Agus Parmuji, Ketua Dewan Pimpinan Nasional Asosiasi Petani Tembakau Indonesia (APTI), menyoroti dampak besar yang akan dialami petani tembakau jika ketentuan ini diterapkan secara ketat.
"Petani tembakau menggantungkan hidupnya pada industri ini. Peraturan yang tidak memperhitungkan keberlanjutan sektor pertanian akan memukul keras para petani beserta yang telah berkontribusi besar terhadap perekonomian lokal," ujar Agus.
Ia juga menegaskan pentingnya melibatkan para petani dalam setiap tahap pengambilan keputusan IHT.
Henry Nayoan, Ketua Umum Gabungan Perserikatan Pabrik Rokok Indonesia (GAPPRI), turut menyuarakan kekhawatirannya terhadap dampak kebijakan yang terlalu ketat.
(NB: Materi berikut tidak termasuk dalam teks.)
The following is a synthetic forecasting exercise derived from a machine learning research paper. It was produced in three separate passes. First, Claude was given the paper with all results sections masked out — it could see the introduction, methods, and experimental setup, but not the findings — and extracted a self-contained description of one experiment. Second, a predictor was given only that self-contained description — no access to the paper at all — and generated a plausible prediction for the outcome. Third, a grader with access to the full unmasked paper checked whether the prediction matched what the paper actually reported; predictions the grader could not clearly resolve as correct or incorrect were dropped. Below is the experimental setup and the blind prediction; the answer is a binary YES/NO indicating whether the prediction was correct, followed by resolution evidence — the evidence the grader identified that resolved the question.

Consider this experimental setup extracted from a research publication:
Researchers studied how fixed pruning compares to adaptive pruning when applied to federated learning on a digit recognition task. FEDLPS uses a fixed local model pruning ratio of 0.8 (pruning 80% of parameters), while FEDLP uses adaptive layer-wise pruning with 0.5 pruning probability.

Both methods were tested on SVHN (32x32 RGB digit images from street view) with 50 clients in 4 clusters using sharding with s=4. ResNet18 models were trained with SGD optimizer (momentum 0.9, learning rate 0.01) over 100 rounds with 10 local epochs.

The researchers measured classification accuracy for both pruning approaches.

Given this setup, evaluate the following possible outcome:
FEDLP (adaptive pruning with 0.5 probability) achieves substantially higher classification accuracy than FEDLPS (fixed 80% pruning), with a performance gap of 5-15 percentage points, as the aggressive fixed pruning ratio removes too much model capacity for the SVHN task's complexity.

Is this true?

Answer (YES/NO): NO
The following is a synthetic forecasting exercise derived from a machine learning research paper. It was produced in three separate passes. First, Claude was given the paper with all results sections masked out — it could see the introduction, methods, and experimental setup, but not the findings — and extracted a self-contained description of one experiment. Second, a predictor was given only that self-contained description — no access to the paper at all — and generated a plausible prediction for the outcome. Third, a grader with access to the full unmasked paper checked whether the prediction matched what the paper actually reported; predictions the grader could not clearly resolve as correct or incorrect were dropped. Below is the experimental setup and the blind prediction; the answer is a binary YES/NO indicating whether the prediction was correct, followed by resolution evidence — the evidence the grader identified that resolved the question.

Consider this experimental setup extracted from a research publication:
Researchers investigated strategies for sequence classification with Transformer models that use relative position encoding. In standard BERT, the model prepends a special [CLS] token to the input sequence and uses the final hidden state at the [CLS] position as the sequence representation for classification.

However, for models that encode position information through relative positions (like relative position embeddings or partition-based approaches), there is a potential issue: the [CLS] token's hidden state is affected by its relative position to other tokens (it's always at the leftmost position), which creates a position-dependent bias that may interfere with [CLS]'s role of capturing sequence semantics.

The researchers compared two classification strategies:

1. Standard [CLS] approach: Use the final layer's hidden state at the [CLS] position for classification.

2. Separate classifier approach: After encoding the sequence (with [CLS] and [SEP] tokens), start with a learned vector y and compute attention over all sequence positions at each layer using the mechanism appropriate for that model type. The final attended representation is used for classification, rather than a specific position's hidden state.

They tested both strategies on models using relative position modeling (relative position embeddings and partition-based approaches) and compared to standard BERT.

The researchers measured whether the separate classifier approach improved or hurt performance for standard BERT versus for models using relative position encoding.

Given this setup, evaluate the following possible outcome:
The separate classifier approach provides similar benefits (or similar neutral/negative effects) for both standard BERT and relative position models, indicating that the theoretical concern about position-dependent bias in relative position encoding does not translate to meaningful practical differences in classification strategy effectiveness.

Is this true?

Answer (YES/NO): NO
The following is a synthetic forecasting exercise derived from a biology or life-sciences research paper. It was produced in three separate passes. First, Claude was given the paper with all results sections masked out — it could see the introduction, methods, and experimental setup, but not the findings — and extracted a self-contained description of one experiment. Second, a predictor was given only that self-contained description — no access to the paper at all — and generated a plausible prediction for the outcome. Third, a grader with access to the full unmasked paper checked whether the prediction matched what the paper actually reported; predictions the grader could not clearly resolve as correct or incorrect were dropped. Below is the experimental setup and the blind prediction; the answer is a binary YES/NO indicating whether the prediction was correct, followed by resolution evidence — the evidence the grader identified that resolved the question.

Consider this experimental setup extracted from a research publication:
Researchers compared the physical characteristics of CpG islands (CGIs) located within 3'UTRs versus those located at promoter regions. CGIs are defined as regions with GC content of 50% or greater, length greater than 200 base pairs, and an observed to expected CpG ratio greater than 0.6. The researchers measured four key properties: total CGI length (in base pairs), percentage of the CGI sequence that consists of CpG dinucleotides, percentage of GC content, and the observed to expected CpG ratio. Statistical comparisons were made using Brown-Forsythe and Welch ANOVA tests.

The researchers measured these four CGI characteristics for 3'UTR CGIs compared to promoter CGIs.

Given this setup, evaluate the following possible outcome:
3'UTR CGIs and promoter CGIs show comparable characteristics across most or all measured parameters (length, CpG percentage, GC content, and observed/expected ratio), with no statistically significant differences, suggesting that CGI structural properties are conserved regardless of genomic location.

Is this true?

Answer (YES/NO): NO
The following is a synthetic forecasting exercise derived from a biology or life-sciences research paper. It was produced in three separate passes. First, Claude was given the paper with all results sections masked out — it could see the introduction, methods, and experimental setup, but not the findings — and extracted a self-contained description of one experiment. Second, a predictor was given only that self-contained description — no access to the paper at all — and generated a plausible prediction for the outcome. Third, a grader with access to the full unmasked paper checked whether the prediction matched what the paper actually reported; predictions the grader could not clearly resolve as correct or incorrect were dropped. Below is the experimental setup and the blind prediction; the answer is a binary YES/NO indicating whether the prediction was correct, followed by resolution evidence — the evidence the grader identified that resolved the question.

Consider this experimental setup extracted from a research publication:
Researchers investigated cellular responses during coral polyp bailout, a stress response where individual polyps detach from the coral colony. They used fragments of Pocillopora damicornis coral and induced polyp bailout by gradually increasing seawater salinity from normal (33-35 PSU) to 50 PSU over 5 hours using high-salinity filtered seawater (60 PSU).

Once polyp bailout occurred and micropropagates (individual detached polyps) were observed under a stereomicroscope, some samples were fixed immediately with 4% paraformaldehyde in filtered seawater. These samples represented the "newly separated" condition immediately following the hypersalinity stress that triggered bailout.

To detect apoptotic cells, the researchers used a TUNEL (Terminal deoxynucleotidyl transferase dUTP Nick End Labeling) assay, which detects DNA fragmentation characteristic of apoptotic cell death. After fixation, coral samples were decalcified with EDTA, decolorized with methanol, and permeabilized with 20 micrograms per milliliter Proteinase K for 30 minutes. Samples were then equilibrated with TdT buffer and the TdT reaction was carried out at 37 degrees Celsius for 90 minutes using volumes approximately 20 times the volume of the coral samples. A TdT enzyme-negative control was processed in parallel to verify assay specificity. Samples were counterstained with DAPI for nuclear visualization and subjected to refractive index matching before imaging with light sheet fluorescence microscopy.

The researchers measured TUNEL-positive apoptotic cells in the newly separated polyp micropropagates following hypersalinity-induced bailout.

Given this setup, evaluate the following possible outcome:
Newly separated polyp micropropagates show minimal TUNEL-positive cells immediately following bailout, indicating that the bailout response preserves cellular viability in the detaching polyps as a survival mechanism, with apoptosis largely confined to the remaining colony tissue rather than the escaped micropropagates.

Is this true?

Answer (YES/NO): NO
Baca juga: Satres Narkoba Polres Purwakarta Bongkar Produksi Tembakau Sintetis Rumahan di Pasawahan
"Rokok ilegal akan semakin menjamur jika regulasi yang diterapkan justru menekan industri formal. Kemasan polos dan pembatasan iklan luar ruang bukanlah solusi efektif untuk menurunkan prevalensi merokok, tetapi hanya akan membuka jalan bagi produk ilegal yang merugikan negara dari segi penerimaan cukai," jelas Henry.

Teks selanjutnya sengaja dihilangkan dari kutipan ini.